WASHINGTON,(Reuters) – In the sharpest White House attack yet on critics of the Iraq war, Vice President Dick Cheney said on Wednesday that accusations the Bush administration manipulated intelligence to justify the war were a "dishonest and reprehensible" political ploy.
Cheney called Democrats "opportunists" who were peddling "cynical and pernicious falsehoods" to gain political advantage while U.S. soldiers died in Iraq.
Democrats cried foul but President George W. Bush, at a news conference in Kyongju, South Korea, defended Cheney. He said it was "patriotic as heck" to disagree with him but that Democrats were irresponsible for accusing him of misleading Americans about the threat posed by Saddam Hussein.
"What bothers me is when people are irresponsibly using their positions and playing politics. That”s exactly what is taking place in America," he said.
Presidential counselor Dan Bartlett said Bush would keep fighting on the issue. He told reporters with Bush in South Korea that the criticism had reached a critical mass and that it "requires a sustained response."
The comments were the latest salvo in an aggressive White House counterattack on war critics, launched as Democrats step up their criticism of the war and polls show declining public support for the conflict.
Cheney repeated Bush”s charge that Democratic critics were rewriting history by questioning prewar intelligence on Iraq”s weapons of mass destruction even though many Senate Democrats voted in October 2002 to authorize the invasion.
"The president and I cannot prevent certain politicians from losing their memory, or their backbone — but we”re not going to sit by and let them rewrite history," said Cheney, a principal architect of the war and a focus of Democratic allegations the administration misrepresented intelligence on Iraq”s weapons program.
Cheney said the suggestion Bush or any member of the administration misled Americans before the war "is one of the most dishonest and reprehensible charges ever aired in this city."

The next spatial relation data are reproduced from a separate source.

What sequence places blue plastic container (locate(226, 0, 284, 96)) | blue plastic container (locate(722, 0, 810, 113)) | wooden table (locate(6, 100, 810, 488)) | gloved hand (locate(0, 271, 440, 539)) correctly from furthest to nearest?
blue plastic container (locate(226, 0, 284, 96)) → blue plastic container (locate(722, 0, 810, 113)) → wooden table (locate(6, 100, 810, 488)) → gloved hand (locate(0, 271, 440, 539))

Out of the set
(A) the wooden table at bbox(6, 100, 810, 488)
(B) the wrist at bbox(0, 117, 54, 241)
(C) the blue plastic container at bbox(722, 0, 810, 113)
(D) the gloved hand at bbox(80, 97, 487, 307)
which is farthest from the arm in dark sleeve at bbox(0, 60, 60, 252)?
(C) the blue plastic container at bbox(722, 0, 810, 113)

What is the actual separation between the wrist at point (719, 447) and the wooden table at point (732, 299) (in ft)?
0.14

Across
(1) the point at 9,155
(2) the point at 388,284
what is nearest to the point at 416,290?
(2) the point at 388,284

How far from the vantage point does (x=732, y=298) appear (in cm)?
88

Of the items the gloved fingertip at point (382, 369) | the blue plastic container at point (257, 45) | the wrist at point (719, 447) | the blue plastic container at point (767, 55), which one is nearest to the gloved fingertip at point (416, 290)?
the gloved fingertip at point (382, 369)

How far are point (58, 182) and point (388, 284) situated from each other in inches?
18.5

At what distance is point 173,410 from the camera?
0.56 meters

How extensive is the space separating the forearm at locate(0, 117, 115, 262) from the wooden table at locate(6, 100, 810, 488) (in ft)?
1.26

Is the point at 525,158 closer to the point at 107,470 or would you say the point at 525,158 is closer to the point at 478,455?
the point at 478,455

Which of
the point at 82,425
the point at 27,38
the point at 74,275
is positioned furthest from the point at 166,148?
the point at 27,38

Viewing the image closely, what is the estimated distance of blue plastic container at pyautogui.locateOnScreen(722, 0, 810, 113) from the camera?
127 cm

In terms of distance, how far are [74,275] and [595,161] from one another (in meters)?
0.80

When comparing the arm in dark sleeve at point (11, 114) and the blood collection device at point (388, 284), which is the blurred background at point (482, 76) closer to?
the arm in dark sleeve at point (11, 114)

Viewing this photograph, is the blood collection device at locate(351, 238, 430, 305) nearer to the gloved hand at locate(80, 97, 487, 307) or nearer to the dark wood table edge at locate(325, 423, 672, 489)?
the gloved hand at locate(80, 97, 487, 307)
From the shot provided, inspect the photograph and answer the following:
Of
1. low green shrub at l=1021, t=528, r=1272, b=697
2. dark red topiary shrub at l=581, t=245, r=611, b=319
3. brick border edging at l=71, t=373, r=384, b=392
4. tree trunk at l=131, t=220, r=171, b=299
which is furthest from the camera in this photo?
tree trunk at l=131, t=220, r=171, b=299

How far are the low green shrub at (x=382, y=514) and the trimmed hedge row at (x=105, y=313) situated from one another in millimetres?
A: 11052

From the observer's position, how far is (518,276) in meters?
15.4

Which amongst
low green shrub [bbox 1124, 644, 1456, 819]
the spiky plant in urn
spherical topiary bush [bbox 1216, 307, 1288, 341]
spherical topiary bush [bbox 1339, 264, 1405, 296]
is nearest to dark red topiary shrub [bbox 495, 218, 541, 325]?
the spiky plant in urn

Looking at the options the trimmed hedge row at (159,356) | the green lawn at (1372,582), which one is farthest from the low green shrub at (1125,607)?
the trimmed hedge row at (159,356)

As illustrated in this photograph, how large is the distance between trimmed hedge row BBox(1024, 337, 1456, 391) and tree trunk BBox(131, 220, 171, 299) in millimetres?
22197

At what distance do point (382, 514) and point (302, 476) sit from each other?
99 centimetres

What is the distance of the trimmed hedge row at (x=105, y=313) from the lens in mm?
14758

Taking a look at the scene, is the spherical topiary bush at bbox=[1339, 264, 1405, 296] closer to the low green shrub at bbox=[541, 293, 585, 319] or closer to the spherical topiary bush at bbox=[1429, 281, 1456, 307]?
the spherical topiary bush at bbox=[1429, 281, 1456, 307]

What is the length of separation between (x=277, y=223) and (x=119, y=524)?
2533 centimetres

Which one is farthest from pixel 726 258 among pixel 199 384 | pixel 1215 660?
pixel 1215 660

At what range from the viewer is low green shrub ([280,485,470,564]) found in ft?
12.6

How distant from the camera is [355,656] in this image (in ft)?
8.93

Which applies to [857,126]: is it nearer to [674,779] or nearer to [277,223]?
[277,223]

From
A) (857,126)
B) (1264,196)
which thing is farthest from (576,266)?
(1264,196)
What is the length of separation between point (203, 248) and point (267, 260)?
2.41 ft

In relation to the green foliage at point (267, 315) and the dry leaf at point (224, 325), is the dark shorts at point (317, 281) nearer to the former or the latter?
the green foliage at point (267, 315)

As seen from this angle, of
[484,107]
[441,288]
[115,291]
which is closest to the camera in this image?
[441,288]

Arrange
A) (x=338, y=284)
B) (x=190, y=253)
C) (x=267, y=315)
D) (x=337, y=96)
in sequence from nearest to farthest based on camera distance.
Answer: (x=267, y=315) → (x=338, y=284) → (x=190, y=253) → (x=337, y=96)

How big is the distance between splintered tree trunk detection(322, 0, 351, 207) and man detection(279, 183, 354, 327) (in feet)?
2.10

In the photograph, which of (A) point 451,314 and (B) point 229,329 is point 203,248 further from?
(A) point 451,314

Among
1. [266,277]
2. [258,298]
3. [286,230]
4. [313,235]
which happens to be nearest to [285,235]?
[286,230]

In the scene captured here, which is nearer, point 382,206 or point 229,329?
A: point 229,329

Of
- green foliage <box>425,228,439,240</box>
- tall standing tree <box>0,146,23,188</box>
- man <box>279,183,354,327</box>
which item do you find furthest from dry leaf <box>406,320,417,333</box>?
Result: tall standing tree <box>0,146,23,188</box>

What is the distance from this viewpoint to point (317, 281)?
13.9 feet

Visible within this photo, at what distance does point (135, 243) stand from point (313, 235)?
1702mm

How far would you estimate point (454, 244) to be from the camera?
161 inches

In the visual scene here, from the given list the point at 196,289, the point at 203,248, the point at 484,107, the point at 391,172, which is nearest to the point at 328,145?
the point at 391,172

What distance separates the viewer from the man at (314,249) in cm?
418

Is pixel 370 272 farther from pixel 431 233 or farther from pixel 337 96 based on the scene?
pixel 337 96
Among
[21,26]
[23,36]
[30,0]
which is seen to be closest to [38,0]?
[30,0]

"Some of the most irresponsible comments have, of course, come from politicians who actually voted in favor of authorizing force against Saddam Hussein," he said in a speech to the conservative Frontiers of Freedom Institute.
Senate Democratic Leader Harry Reid of Nevada responded that "tired rhetoric and political attacks do nothing to get the job done in Iraq."

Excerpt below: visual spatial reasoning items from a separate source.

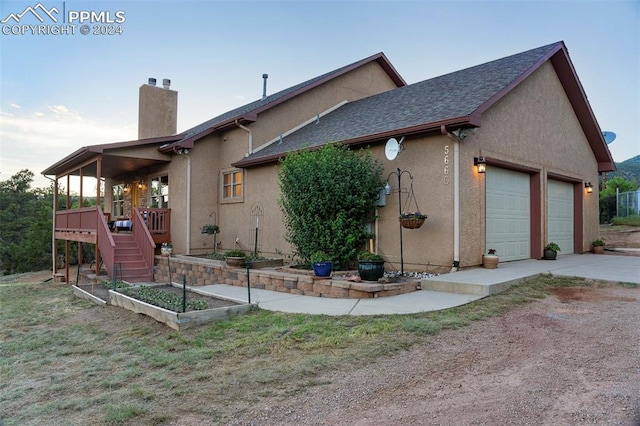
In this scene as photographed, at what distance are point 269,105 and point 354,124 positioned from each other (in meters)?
3.30

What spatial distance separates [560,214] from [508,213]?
11.8 feet

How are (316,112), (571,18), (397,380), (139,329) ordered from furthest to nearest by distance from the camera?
(316,112) < (571,18) < (139,329) < (397,380)

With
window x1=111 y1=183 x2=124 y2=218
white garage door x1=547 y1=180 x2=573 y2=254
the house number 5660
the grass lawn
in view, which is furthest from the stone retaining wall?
window x1=111 y1=183 x2=124 y2=218

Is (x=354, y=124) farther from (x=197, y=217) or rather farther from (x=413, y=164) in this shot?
(x=197, y=217)

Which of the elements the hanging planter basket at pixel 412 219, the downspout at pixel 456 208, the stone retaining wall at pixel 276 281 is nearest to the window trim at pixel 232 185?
the stone retaining wall at pixel 276 281

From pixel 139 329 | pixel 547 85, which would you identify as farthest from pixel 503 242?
pixel 139 329

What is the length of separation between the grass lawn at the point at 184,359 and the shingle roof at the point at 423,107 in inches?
152

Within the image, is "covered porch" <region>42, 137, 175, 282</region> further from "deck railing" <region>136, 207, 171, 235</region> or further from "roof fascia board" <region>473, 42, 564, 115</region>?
"roof fascia board" <region>473, 42, 564, 115</region>

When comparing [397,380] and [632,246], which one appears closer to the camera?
[397,380]

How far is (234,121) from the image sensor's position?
41.1 ft

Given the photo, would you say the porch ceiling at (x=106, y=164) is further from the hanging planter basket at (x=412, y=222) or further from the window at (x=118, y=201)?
the hanging planter basket at (x=412, y=222)

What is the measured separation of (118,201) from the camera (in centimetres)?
1867

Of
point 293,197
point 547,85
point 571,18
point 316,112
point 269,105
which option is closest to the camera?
point 293,197

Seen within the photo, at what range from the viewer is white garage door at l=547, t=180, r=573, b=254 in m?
11.8
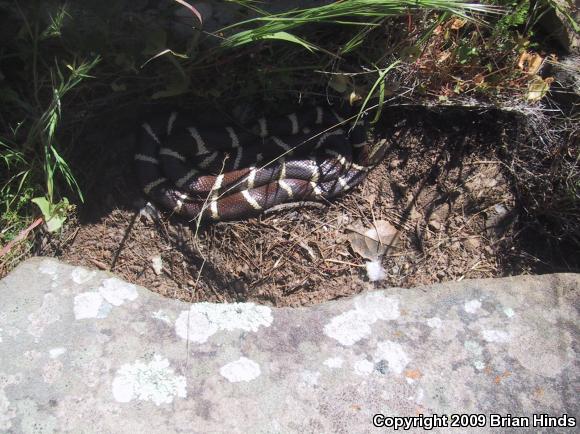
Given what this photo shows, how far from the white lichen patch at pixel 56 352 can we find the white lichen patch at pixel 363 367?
3.81ft

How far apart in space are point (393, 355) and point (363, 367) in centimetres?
14

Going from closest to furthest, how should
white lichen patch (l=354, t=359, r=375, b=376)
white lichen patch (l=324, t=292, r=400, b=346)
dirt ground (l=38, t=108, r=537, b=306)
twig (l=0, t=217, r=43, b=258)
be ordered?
1. white lichen patch (l=354, t=359, r=375, b=376)
2. white lichen patch (l=324, t=292, r=400, b=346)
3. twig (l=0, t=217, r=43, b=258)
4. dirt ground (l=38, t=108, r=537, b=306)

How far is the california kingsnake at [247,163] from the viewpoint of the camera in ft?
8.84

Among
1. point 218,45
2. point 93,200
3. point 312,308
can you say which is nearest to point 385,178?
point 312,308

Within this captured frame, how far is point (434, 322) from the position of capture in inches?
84.7

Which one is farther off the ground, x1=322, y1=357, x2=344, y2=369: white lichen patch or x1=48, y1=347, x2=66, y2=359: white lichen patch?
x1=322, y1=357, x2=344, y2=369: white lichen patch

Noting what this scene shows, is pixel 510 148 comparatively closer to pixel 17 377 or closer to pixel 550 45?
pixel 550 45

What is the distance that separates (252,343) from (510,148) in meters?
1.79

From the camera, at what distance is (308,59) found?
2.57 metres

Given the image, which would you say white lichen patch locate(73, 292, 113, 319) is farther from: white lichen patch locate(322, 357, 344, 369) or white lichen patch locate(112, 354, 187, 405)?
white lichen patch locate(322, 357, 344, 369)

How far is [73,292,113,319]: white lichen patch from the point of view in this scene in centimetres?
210

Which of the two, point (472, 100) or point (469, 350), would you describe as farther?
point (472, 100)

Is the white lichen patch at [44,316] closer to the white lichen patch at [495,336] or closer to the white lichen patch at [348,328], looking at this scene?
the white lichen patch at [348,328]

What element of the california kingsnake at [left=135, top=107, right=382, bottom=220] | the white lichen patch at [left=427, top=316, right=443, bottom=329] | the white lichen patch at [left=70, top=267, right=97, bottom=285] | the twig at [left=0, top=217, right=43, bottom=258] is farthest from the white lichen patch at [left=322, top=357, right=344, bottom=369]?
the twig at [left=0, top=217, right=43, bottom=258]
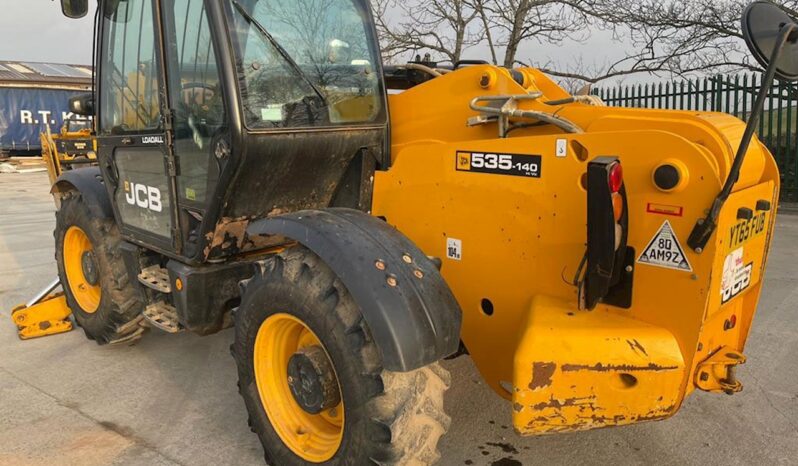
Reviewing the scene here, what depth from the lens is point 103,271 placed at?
13.7ft

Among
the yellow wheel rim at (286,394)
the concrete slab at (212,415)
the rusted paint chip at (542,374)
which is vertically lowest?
the concrete slab at (212,415)

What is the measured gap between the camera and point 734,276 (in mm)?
2404

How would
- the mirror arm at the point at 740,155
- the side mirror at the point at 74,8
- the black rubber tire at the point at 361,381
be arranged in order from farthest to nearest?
the side mirror at the point at 74,8
the black rubber tire at the point at 361,381
the mirror arm at the point at 740,155

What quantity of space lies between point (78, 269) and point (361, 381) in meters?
3.39

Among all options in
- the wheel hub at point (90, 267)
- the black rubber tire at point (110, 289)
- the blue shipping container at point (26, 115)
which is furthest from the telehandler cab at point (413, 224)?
the blue shipping container at point (26, 115)

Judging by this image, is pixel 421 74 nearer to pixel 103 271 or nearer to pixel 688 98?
pixel 103 271

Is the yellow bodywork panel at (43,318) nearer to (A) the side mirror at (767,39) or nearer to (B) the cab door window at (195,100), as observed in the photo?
(B) the cab door window at (195,100)

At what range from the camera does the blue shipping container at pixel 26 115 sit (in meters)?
27.8

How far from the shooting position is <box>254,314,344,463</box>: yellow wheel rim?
2709 millimetres

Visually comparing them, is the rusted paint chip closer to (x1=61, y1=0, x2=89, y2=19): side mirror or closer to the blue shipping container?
(x1=61, y1=0, x2=89, y2=19): side mirror

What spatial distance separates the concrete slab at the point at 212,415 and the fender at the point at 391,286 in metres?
0.98

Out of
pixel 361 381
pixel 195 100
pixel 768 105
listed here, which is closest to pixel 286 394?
pixel 361 381

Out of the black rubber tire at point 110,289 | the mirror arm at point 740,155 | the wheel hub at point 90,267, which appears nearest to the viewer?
the mirror arm at point 740,155

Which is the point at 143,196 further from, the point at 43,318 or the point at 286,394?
the point at 43,318
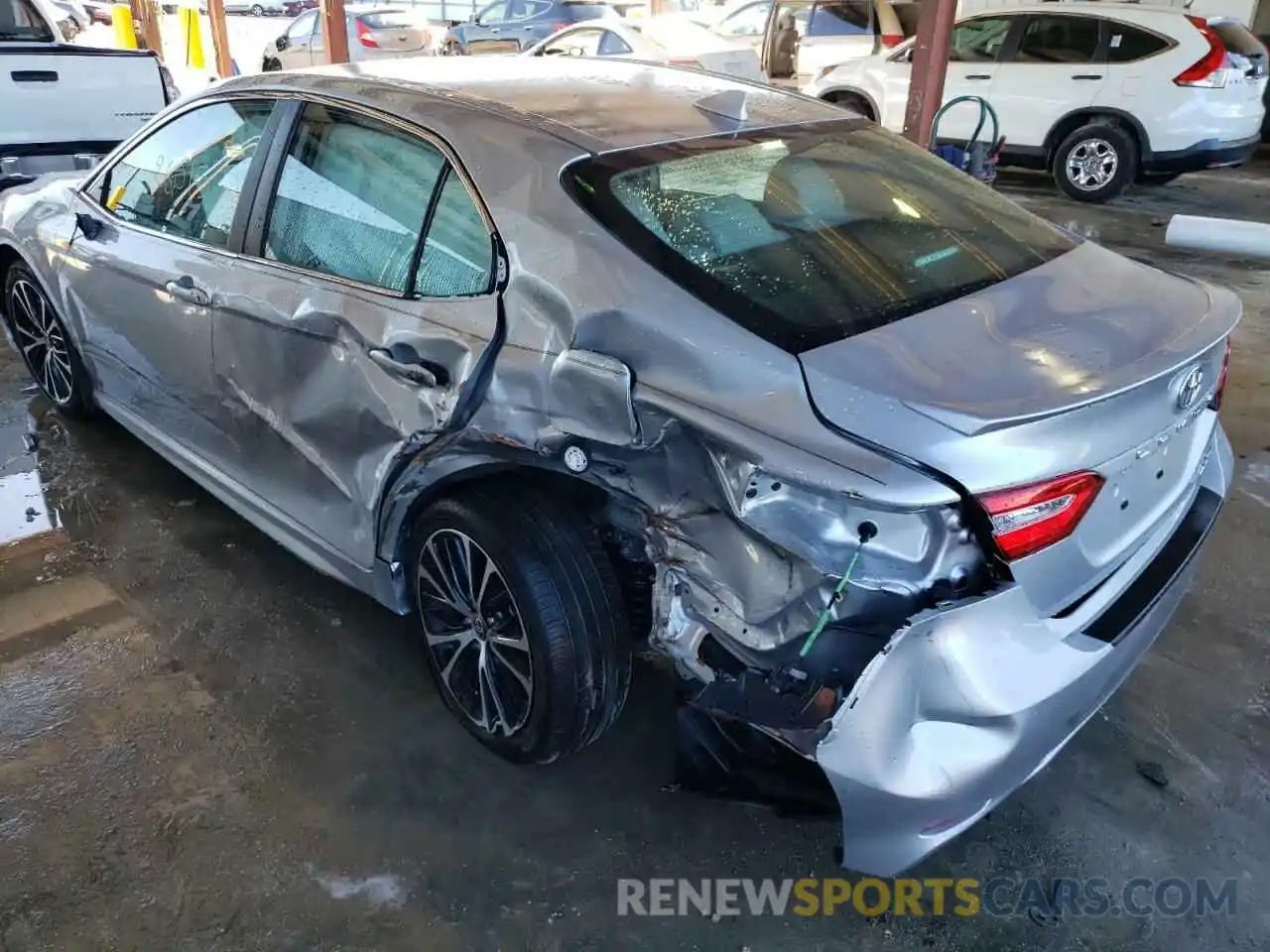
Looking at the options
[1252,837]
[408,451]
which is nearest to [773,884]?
[1252,837]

Reid, who voted to authorize the war and has led the push for a probe into the intelligence, said on the Senate floor that Cheney”s speech showed "this administration intends to ”stay the course” and continue putting their political fortunes ahead of what this country needs — a plan for success."
Massachusetts Democratic Sen. John Kerry, who also voted for the war in 2002 and whom Bush defeated in the presidential election a year ago, accused Cheney of engaging "in the politics of fear and smear."
"It is hard to name a government official with less credibility on Iraq than Vice President Cheney," Kerry said.
”A PLAY FOR POLITICAL ADVANTAGE”
Bush, whose public approval ratings have dropped to the lowest point of his presidency, has given two speeches in the last five days blasting Democratic critics and trying to use their support for the war against them.
Twenty-nine Senate Democrats voted in favor of an October 2002 resolution authorizing military force in Iraq. Many have since said it was a mistake based on misleading information.
"What we”re hearing now is some politicians contradicting their own statements and making a play for political advantage in the middle of a war," Cheney said.
Democrats have charged the administration, led by Cheney, manipulated the intelligence on Iraq to justify the war and leaked classified information to discredit critics.
Lewis "Scooter" Libby, a top aide to Cheney, was indicted last month for obstructing justice, perjury and lying after a probe into the leak of covert CIA operative Valerie Plame”s identity. Plame”s husband, former diplomat Joseph Wilson, has said she was outed to get back at him for his criticism of the war.
Administration officials have acknowledged intelligence on Iraqi weapons was faulty, but say Democrats, Republicans and foreign intelligence agencies all believed Baghdad had deadly weapons before the March 2003 U.S.-led invasion.